Sur « Ainsi parlait Saint-Pol-Roux

La lecture de Marc Wetzel

Extraits de l’article sur Ainsi parlait Saint-Pol-Roux paru sur le site La Cause littéraire le 4 avril 2022

Saint-Pol-Roux, né Paul Roux à Marseille en 1861, a vécu quarante ans de XIXe siècle, et quarante de XXe. Il a été estimé de Mallarmé (qui l’appelait son « fils »), de Rodin, de Valéry, de Segalen, de Debussy, de Céline, de Jean Moulin, de Breton, de Max Jacob, de Daumal. Il a pourtant vécu assez vite retiré, dans la solitude et la gêne, en Bretagne, en y fondant famille heureuse, mais tragiquement éprouvée (il perd son fils Coecilian à Verdun, manque de perdre sa fille Divine en juin 40, grièvement blessée par un soldat allemand, qui s’en prend aussi à lui. Pendant leur séjour à l’hôpital, la maison est pillée et en partie brûlée, avec presque tous ses manuscrits ; il meurt quelques semaines plus tard. Sa maison finistérienne sera par ailleurs dévastée par des bombardements alliés en août 44 : ses ruines demeurent sur le promontoire de Camaret).

Un exceptionnel sens de la formule, un lyrisme naturellement somptueux, une constante profondeur de pensée, une rare aptitude à anticiper les mondes de demain (l’usage de l’énergie solaire, la tyrannie de la vitesse extérieure, le cinéma tridimensionnel, les délires de la rationalité mécanicienne et économique…), un étonnant et multiforme stoïcisme du courage, une foi activiste et une action de foi prêtes à « coloniser Dieu » (fragment 353) – voilà tout ce que ce très utile florilège fait immédiatement croiser et saisir, mais le plus surprenant d’abord est peut-être, chez cet auteur merveilleusement cultivé, doux virtuose et homme d’immense compassion et charité, « la très abrupte et salubre franchise de l’état des lieux de nos âmes réelles » […]

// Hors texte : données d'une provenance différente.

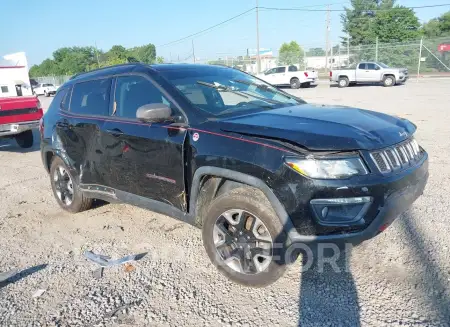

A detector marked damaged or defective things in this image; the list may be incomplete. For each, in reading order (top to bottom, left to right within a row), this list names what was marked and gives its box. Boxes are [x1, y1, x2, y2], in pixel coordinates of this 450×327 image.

crumpled front bumper [0, 120, 39, 136]
damaged black suv [39, 63, 428, 288]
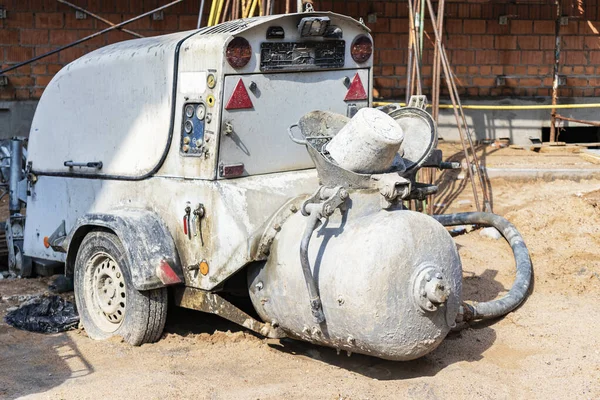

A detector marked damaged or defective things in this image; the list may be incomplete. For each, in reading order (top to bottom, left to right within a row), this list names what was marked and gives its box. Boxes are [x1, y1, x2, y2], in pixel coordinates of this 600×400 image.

rusty metal bar [0, 0, 184, 76]
rusty metal bar [57, 0, 144, 38]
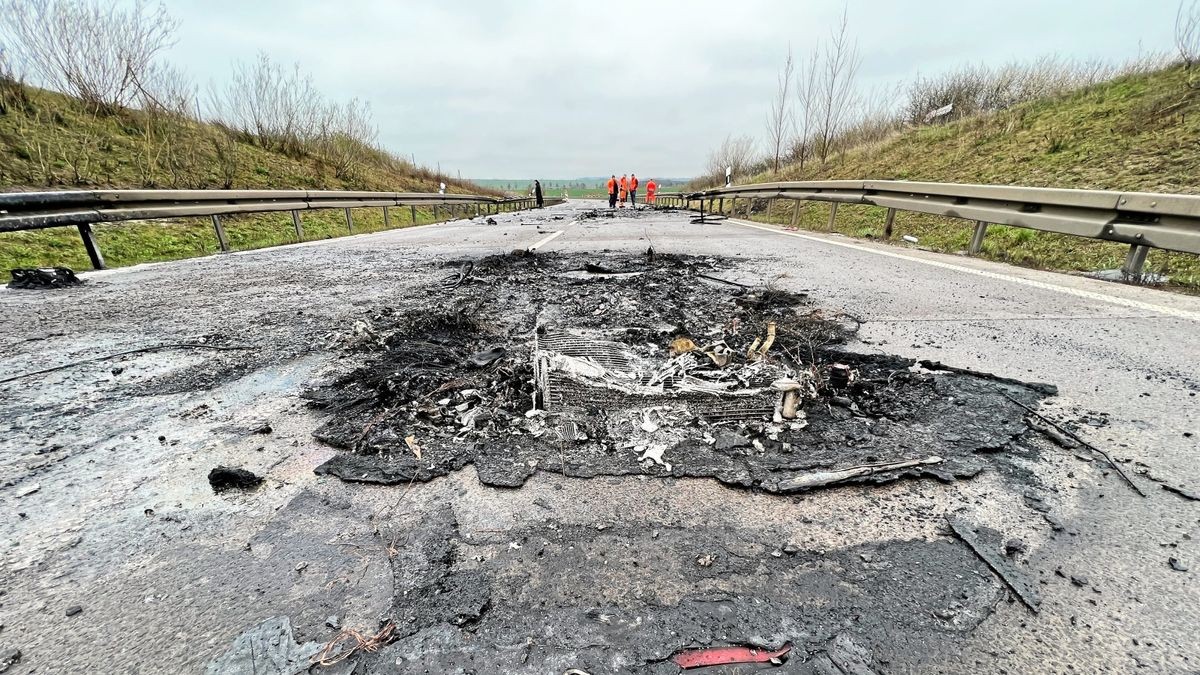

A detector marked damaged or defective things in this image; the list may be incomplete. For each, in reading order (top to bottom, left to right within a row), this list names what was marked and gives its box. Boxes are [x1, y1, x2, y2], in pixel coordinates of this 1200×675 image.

charred asphalt [0, 200, 1195, 672]
damaged road surface [2, 200, 1200, 672]
cracked asphalt [2, 200, 1200, 672]
burnt debris pile [307, 249, 1051, 492]
burnt tire remnant [307, 252, 1051, 494]
charred debris [304, 249, 1056, 492]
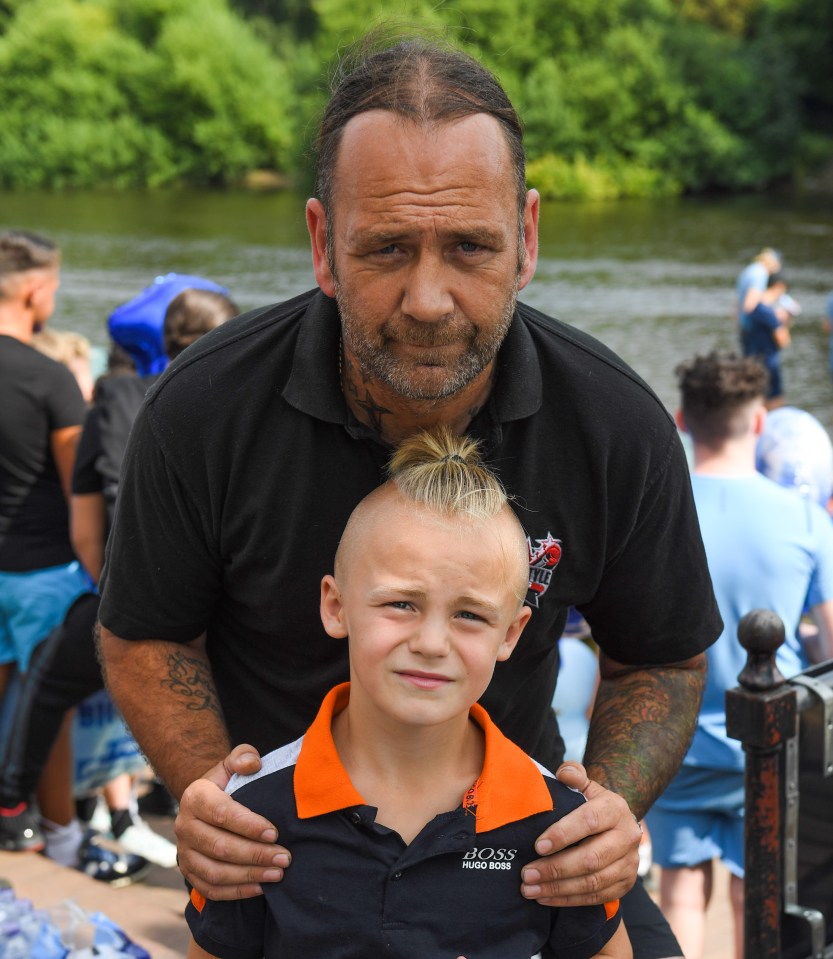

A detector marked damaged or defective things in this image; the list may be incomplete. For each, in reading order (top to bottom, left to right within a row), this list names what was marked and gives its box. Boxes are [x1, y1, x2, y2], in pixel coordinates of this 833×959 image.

rusty metal post [724, 608, 796, 959]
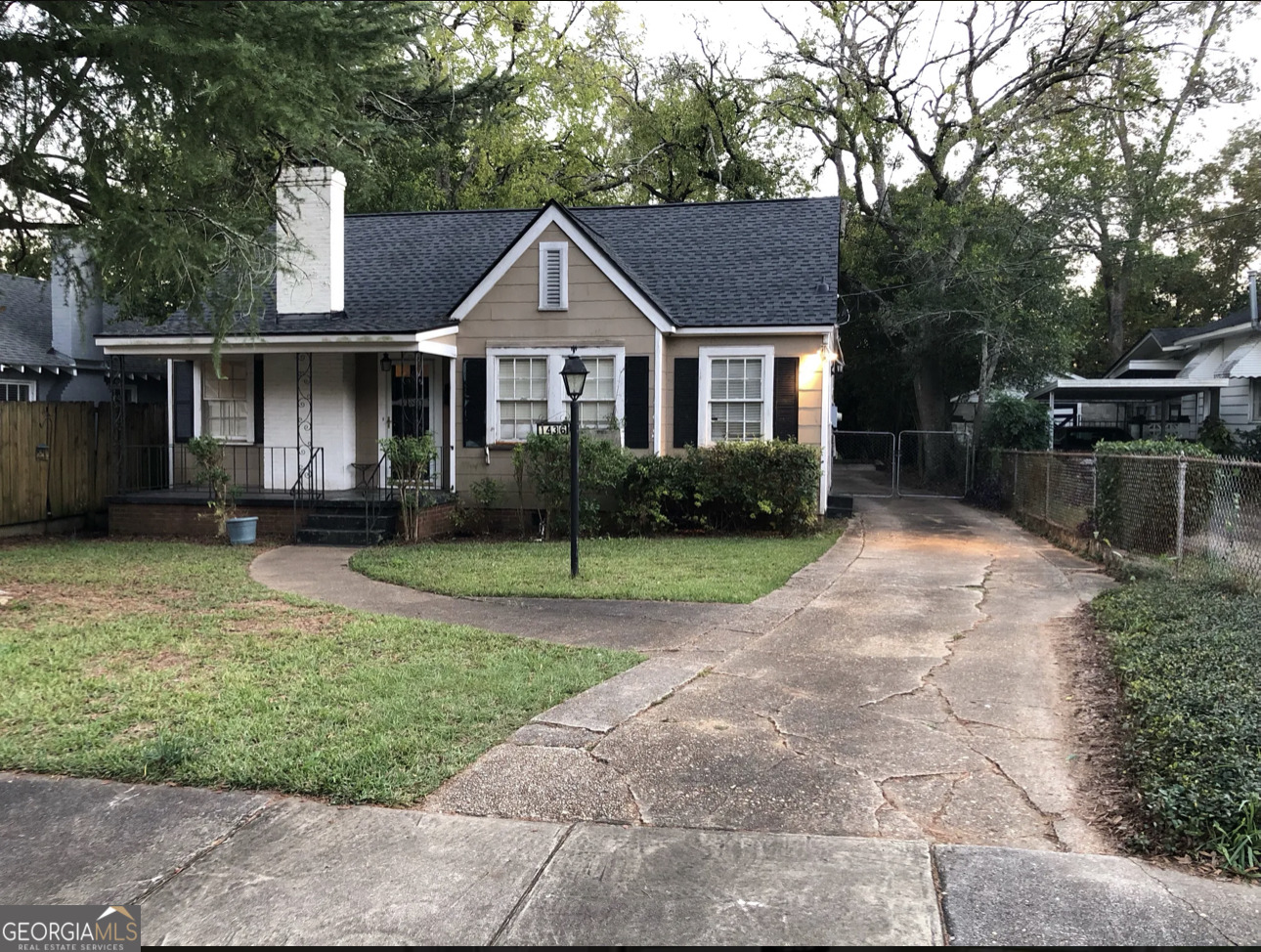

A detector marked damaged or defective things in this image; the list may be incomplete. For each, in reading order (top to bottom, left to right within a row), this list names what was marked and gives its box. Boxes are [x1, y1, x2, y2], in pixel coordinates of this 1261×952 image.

cracked concrete driveway [426, 504, 1110, 852]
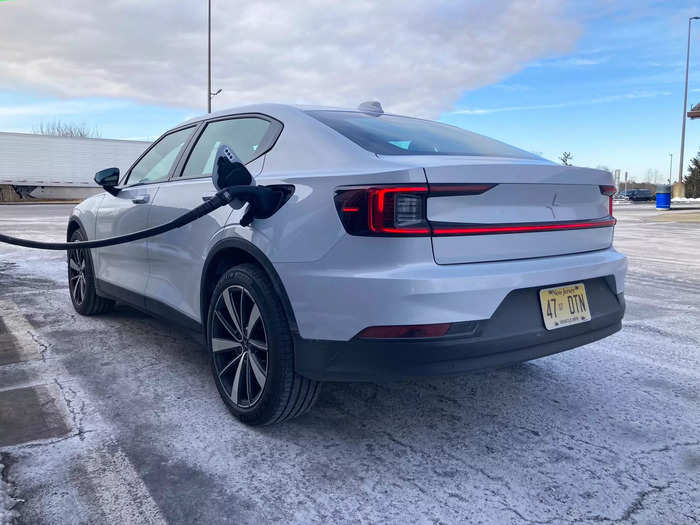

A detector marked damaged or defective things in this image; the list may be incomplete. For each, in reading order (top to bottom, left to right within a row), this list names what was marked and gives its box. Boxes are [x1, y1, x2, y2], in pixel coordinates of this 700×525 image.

cracked pavement [0, 203, 696, 520]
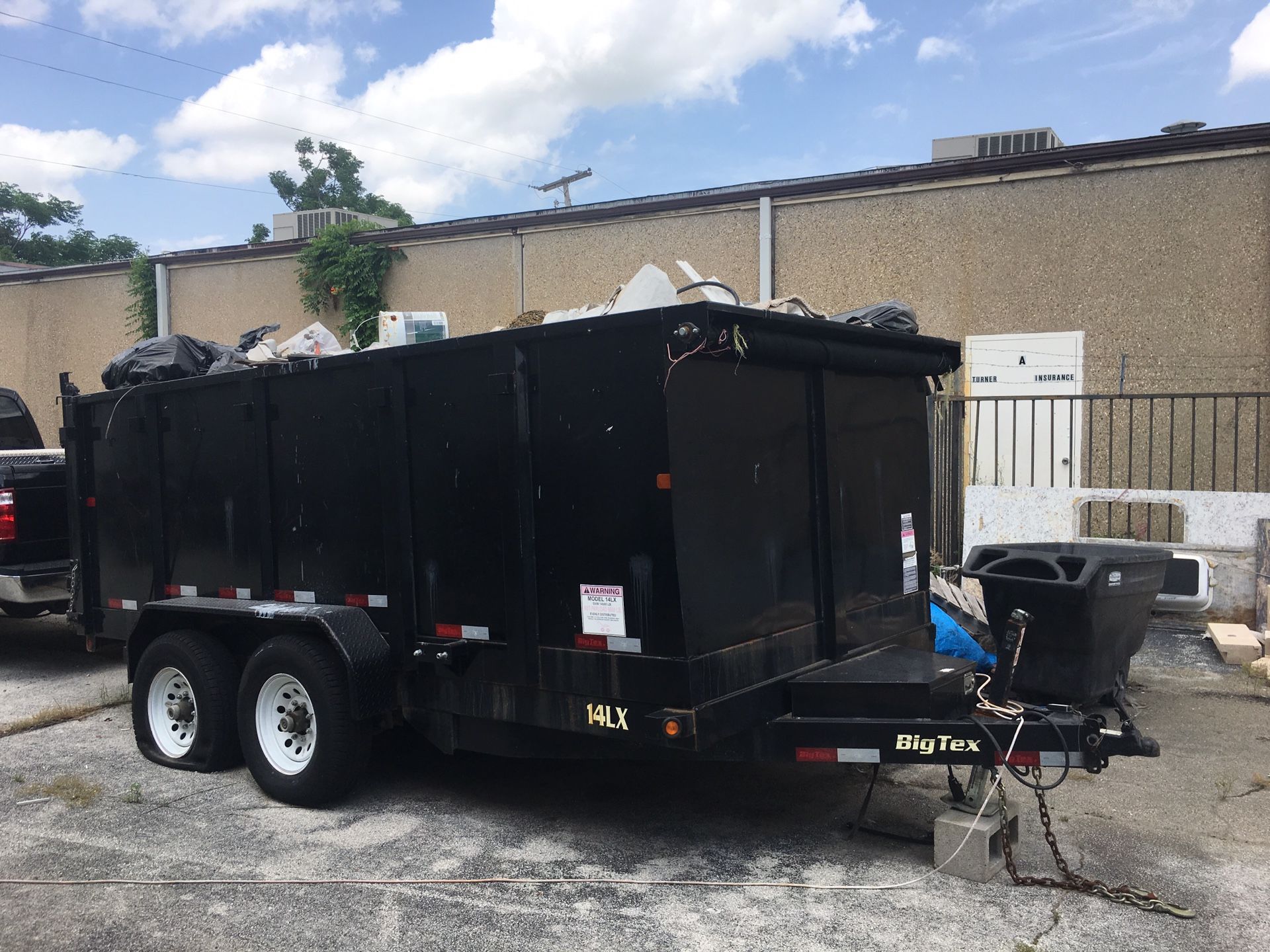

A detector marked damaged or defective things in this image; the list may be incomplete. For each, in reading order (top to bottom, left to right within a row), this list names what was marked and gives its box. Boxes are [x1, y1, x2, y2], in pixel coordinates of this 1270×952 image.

cracked concrete pavement [0, 621, 1265, 949]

L’intuition centrale de cet auteur (« La vie, c’est le courage universel », fragment 106) porte sur un courage de la vie, qui est d’abord la double vaillance originaire de tous les organismes naturels (l’audace qu’ils ont de prélever hors d’eux ce qu’ils ont l’endurance de faire interagir en eux). Le courage suffit, comme force d’agir sur la peur même d’agir. La pensée de Saint-Pol-Roux étonne et enchante par l’inlassable variété de ses appels au courage, à la noblesse d’intervention : courages d’avouer (« L’aveu de nos faiblesses éclaire notre force », fr. 199), de fraterniser (« Le dévouement consiste à projeter son cœur dans la poitrine de son prochain désemparé, le temps de rendre celui-ci plus fort ou bien meilleur » (fr. 216), de se dégriser (« La colère est un loup qui se mange lui-même » (fr. 218), de se tempérer (« Il rôde au plus profond de nous une violence qu’il sied de traquer à grands coups de sagesse… » (fr. 226), de se désinfatuer (« Nous ne nions Dieu que pour nous affirmer » (fr. 313). […]

Ce qu’il observe pour nous le plus précieusement, c’est précisément ce qui se nourrit de nous échapper, se rend comme inobservable : comment observer l’espace (fr. 386) qui n’est que partout ? le temps (fr.389), qui passe moins qu’il ne « nous regarde passer », la « tangente » même que prend notre « chemin » (fr. 360) d’observation, et – thème magnifique et central – la vitesse, qui ne peut que doubler, semer, laisser sur place, notre attention même à elle ? Les considérations du poète sur la vitesse (son ambiguïté et son ambivalence) sont d’une visionnaire subtilité . […]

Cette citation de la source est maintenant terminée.